> **Exercise goal**: When you reach the line that contains "อยากมีผมเหมือนมนุษย์" in the data below, start reproducing lines exactly, and stop after the line that contains "建筑水电安装工程开工前安全教育".

> **Extracted records**:
+--

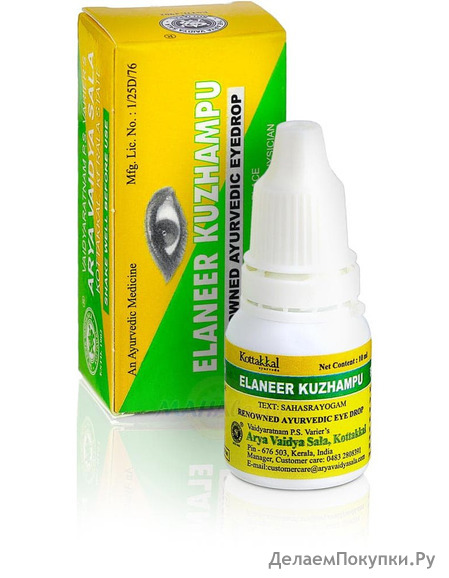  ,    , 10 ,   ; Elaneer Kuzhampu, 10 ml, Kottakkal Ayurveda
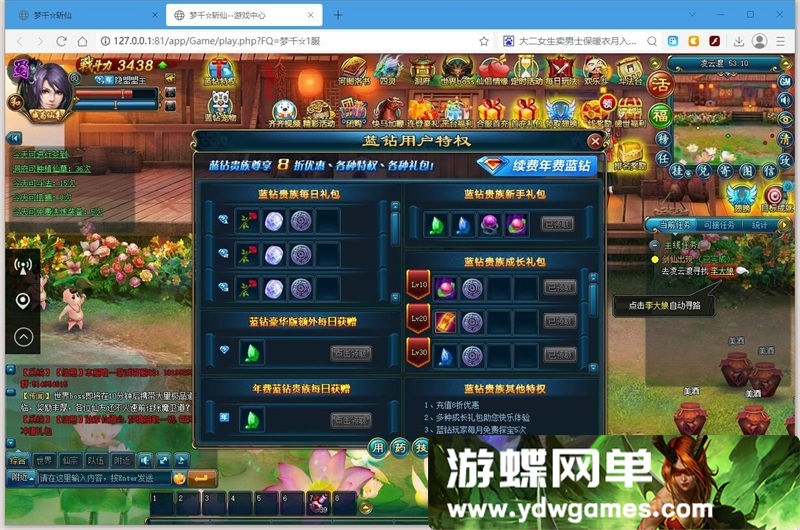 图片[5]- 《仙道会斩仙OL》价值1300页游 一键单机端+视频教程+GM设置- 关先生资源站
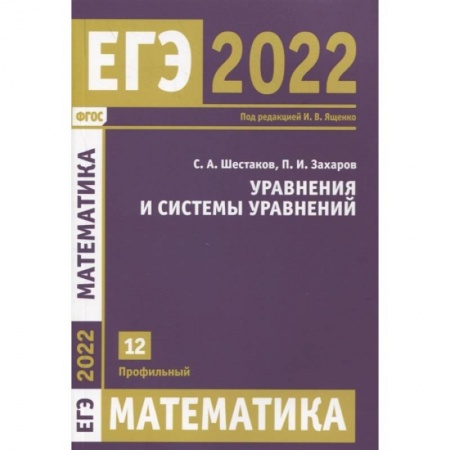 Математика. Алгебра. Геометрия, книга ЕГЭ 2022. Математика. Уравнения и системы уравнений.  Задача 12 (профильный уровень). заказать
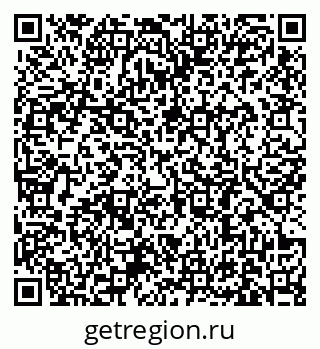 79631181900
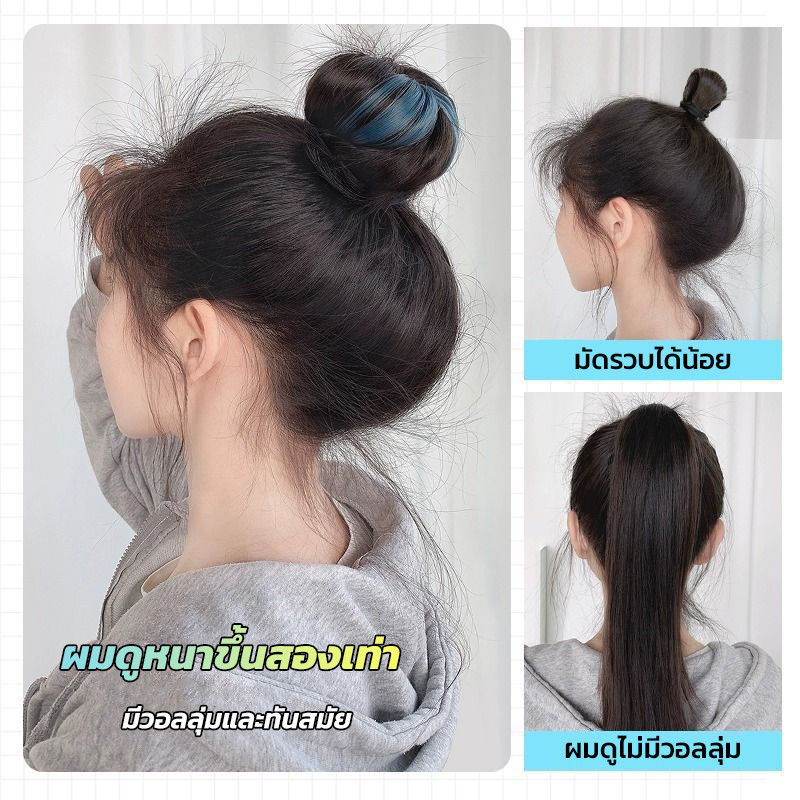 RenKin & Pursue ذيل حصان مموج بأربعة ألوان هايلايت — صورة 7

+--

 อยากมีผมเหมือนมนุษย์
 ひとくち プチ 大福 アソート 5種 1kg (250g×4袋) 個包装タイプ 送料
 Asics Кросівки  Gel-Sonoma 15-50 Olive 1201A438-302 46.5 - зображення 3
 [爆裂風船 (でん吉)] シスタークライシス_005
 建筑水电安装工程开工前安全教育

+--

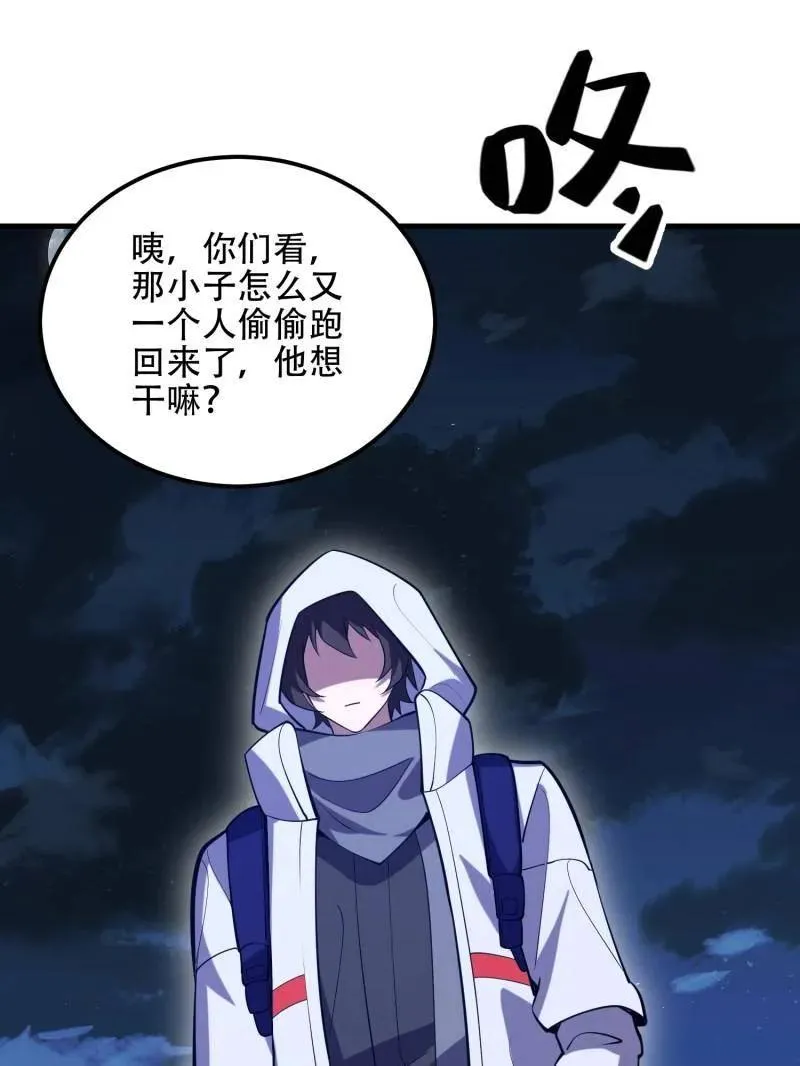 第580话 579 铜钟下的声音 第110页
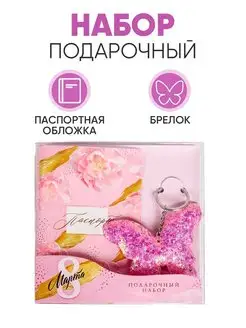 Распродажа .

+--

> **Your response**:
 อยากมีผมเหมือนมนุษย์
 ひとくち プチ 大福 アソート 5種 1kg (250g×4袋) 個包装タイプ 送料
 Asics Кросівки  Gel-Sonoma 15-50 Olive 1201A438-302 46.5 - зображення 3
 [爆裂風船 (でん吉)] シスタークライシス_005
 建筑水电安装工程开工前安全教育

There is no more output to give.